Top Airlines at SAL (January 2023 – December 2023)
| Rank | Airline | Passengers | Percent of market share |
|---|---|---|---|
| 1 | Avianca El Salvador | 1,314,048 | 35.6% |
| 2 | Volaris El Salvador | 594,460 | 16.1% |
| 3 | United Airlines | 446,067 | 12.1% |
| 4 | American Airlines | 307,768 | 8.3% |
| 5 | Avianca Costa Rica | 194,032 | 5.3% |

== Accidents and incidents ==

Saint Óscar Arnulfo Romero y Galdámez International Airport has not had any fatalities or accidents, however, there have been two emergency landings from aircraft passing near the airport.

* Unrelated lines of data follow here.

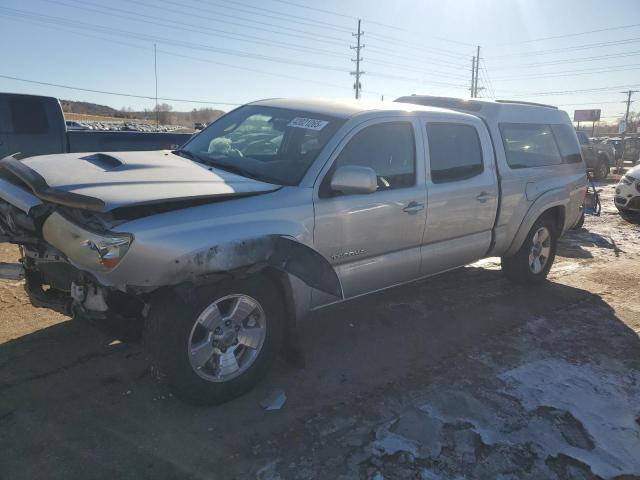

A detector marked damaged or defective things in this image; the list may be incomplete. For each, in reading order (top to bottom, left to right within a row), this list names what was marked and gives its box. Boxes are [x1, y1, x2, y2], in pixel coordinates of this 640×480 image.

crumpled hood [14, 150, 280, 210]
exposed headlight housing [42, 212, 132, 272]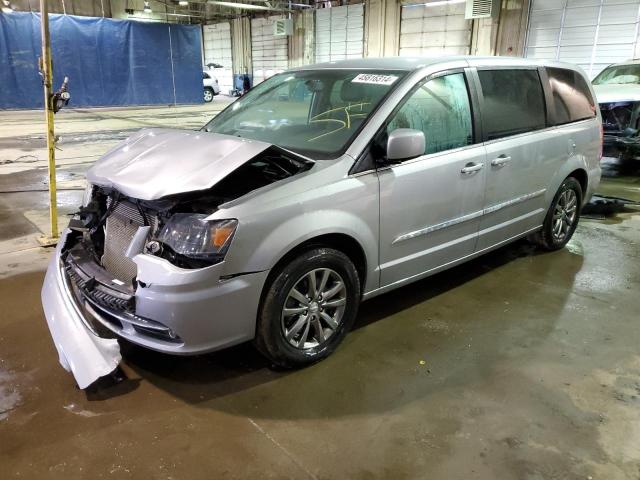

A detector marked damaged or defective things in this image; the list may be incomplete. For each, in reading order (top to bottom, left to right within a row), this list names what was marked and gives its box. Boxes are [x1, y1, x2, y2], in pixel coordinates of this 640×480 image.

crumpled hood [592, 83, 640, 103]
crumpled hood [86, 127, 272, 199]
crushed front end [600, 100, 640, 160]
broken headlight [155, 215, 238, 266]
damaged silver minivan [42, 57, 604, 386]
detached bumper [41, 237, 121, 390]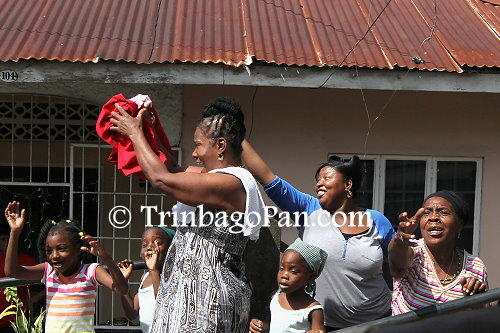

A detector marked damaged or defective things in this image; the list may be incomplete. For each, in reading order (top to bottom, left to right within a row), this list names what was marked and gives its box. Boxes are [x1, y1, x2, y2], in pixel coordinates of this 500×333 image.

rusty corrugated metal roof [0, 0, 498, 71]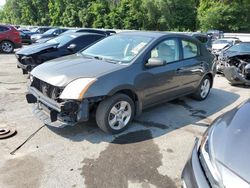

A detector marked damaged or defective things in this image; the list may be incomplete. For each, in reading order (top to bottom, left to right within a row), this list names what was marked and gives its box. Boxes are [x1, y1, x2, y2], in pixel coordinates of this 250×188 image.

damaged front bumper [224, 66, 250, 86]
crushed front end [25, 76, 89, 128]
damaged front bumper [26, 86, 89, 128]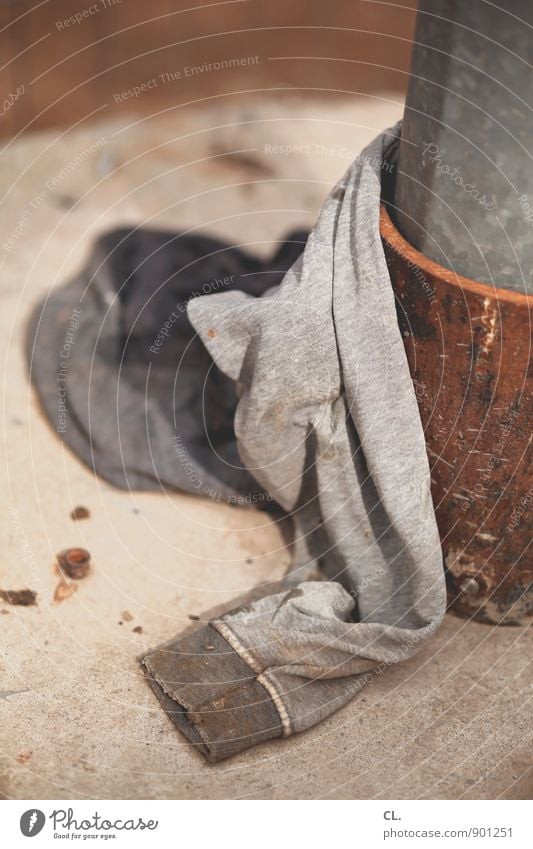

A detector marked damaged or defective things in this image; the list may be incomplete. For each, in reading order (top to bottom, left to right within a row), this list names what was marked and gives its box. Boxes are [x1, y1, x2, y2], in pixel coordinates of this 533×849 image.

rusty bollard [380, 205, 528, 628]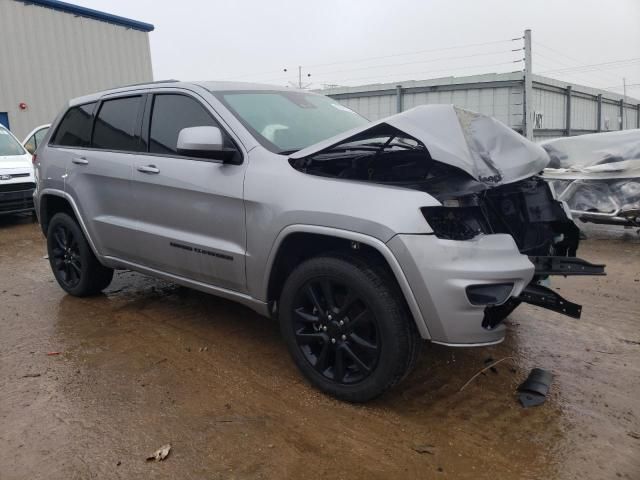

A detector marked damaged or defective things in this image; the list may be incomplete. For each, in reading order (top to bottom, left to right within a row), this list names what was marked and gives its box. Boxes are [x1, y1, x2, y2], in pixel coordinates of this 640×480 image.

crumpled hood [292, 104, 552, 186]
damaged front end [290, 104, 604, 334]
broken headlight assembly [420, 204, 490, 240]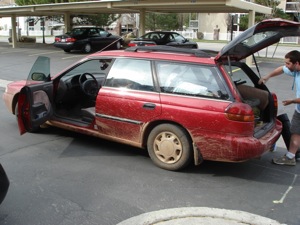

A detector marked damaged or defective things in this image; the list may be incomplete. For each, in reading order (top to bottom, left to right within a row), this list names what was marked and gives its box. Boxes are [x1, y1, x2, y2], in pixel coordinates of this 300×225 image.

rusty red station wagon [4, 18, 300, 171]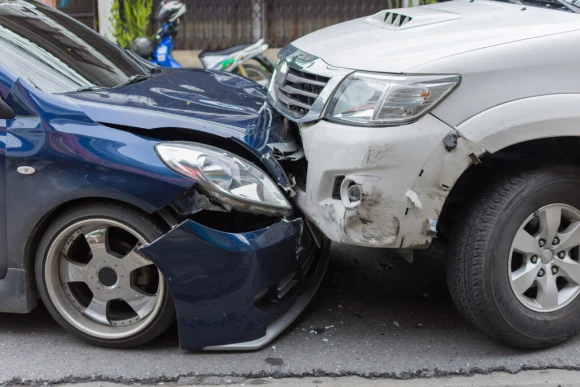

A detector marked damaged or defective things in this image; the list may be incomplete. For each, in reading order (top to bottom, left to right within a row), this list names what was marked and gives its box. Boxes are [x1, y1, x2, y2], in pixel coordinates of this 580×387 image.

crumpled hood [65, 68, 284, 138]
broken headlight lens [324, 72, 460, 126]
crumpled hood [292, 0, 580, 73]
broken headlight lens [155, 142, 292, 217]
damaged front bumper [290, 115, 484, 249]
damaged front bumper [138, 218, 328, 352]
detached bumper piece [139, 218, 328, 352]
cracked pavement [1, 246, 580, 384]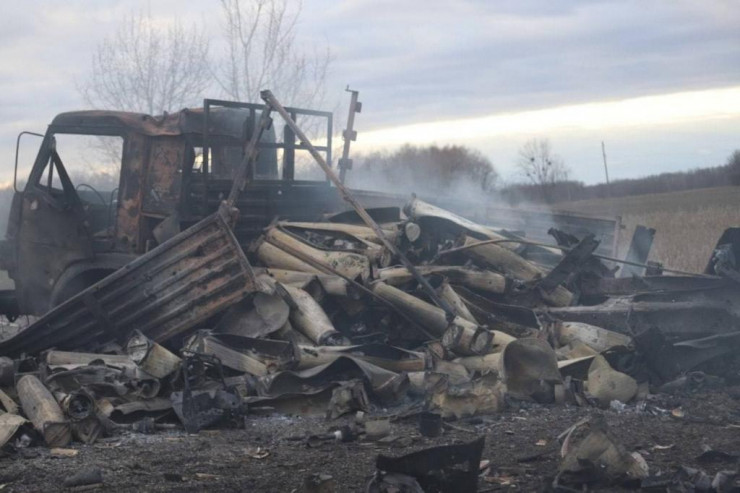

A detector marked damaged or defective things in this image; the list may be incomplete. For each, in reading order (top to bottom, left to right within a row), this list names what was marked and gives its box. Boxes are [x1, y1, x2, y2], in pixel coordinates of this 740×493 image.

charred metal sheet [0, 209, 258, 356]
rusted metal panel [0, 209, 260, 356]
rusted metal fragment [0, 209, 260, 356]
burned truck cab [1, 101, 344, 316]
rusted truck [2, 98, 620, 320]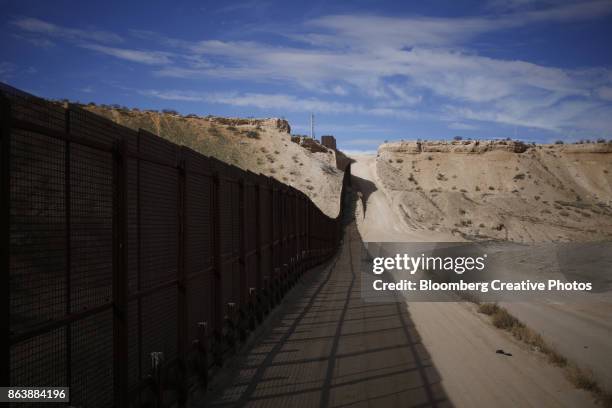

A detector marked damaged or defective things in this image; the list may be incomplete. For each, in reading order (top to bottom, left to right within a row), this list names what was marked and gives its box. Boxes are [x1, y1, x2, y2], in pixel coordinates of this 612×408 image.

rusty steel fence [1, 84, 350, 406]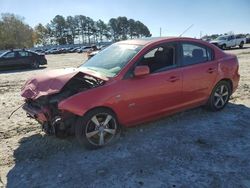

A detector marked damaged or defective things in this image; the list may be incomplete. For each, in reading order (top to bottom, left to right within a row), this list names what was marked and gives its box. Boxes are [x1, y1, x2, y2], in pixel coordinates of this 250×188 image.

damaged front end [21, 70, 106, 137]
crumpled hood [20, 67, 108, 100]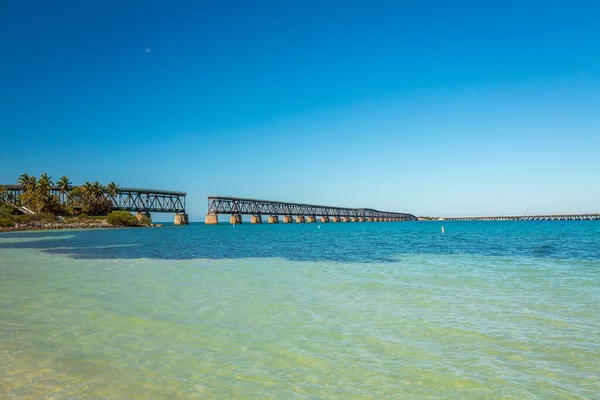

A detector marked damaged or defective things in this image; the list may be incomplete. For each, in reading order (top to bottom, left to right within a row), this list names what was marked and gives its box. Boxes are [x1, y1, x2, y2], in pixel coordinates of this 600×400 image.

rusty bridge span [0, 184, 189, 225]
rusty bridge span [204, 197, 414, 225]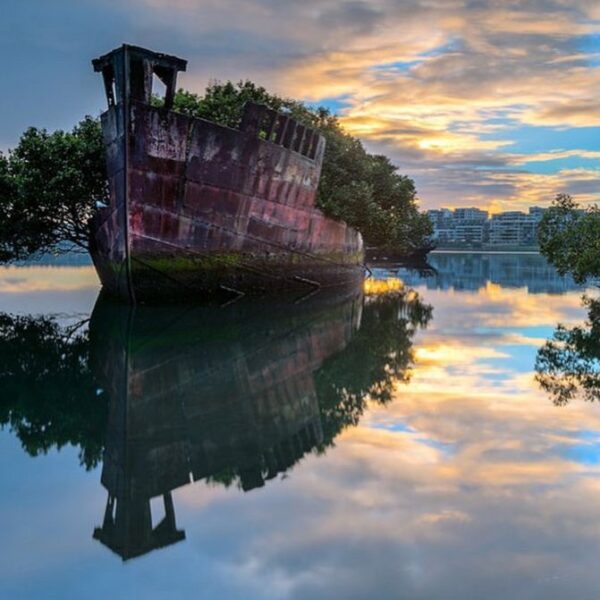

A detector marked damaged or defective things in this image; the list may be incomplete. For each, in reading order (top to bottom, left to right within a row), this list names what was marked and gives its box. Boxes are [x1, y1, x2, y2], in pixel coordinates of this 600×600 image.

abandoned rusty ship [88, 45, 360, 304]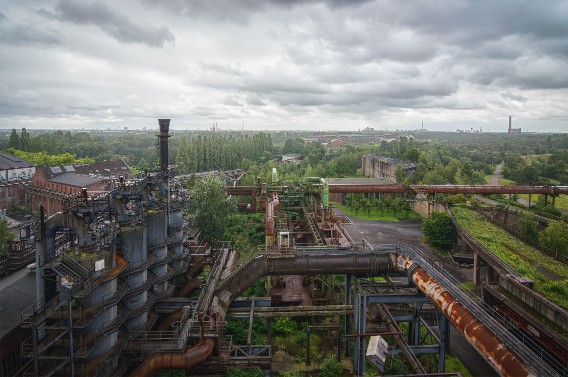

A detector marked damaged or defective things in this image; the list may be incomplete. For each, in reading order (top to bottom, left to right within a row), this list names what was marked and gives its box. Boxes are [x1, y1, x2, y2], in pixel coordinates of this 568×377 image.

rusty pipeline [390, 251, 532, 376]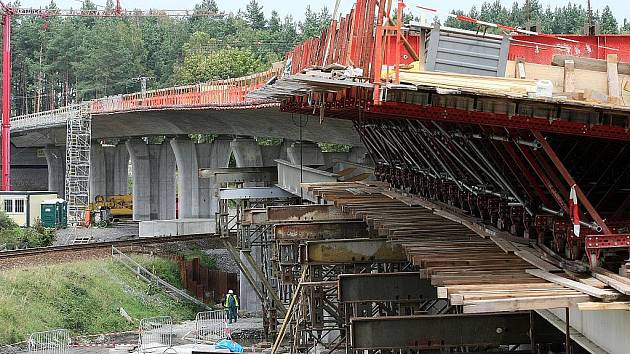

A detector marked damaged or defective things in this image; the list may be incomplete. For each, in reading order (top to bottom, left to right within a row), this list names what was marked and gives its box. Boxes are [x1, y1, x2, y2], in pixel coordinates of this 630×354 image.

rusty steel beam [532, 131, 612, 234]
rusty steel beam [266, 203, 356, 223]
rusty steel beam [276, 221, 370, 241]
rusty steel beam [308, 239, 408, 264]
rusty steel beam [340, 272, 434, 302]
rusty steel beam [350, 312, 532, 348]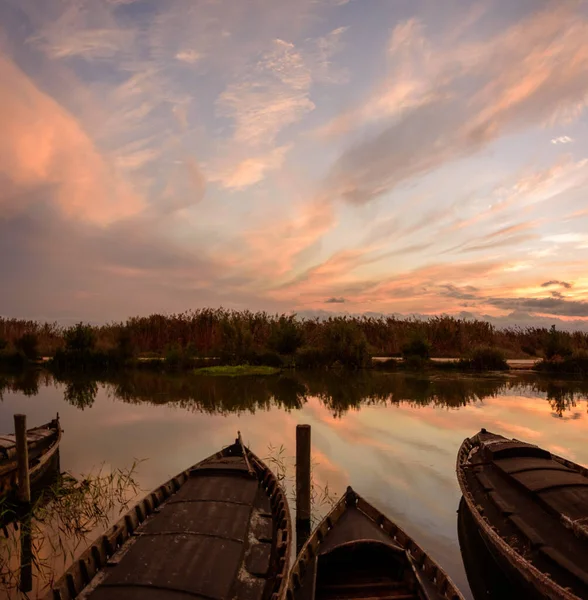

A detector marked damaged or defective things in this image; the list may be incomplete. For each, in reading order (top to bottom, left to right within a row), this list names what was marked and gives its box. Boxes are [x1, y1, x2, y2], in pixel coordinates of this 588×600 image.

rusty metal on boat [44, 434, 292, 600]
rusty metal on boat [284, 488, 464, 600]
rusty metal on boat [460, 428, 588, 596]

- On 29 June 1988, an El Salvador Airlines Douglas DC-6BF (registered YS-05C) crashed during its initial climb out of the airport. Both occupants survived, but the aircraft was written off.
- On 24 April 1995, a TACA Airlines Cessna Citation I (registered N120ES) undershot the runway on approach, colliding with trees 2,500 feet short of the runway. Both crew members survived.
- In 2001, El Salvador experienced an earthquake (7.6 on the Richter scale). El Salvador International Airport closed for several hours due to airport damage: all damage was successfully repaired.
- On 27 April 2002, a Centurion Air Cargo McDonnell Douglas DC-10-40F (registered N141WE) lost the No. 1 and 2 hydraulic pressure systems after two of its tires exploded upon coming into contact with a reverser cascade from a Boeing 727 which was present on the runway. The aircraft made an emergency landing at the airport.
- In November 2013, a Copa Airlines flight from Los Angeles with a destination of Panama City, Panama, had to perform an emergency landing at El Salvador International Airport due to technical problems.
- On 29 December 2013, flights to/from Honduras and Nicaragua were suspended due to the eruption of the Chaparrastique Volcano (San Miguel Volcano), which caused an ash plume that had a 10 kilometers height. Flights to and from Honduras and Nicaragua resumed when it was safe to fly by and the Yellow and Orange Alerts were gone; by 5 January 2014 all flights were resumed.
- On 7 May 2023, a Cessna A-37 Dragonfly of the Salvadoran Air Force caught on fire while attempting an emergency landing at El Salvador International Airport. The aircraft, which participated in celebrations for the country's Soldier's Day, was originally meant to land at the Ilopango International Airport but landed in Comalapa after the pilot discovered a technical problem. No one was injured during the emergency landing and flights were temporarily delayed.
- On 20 October 2023, a Honduran man died on board an Avianca flight from New York which landed at El Salvador International Airport.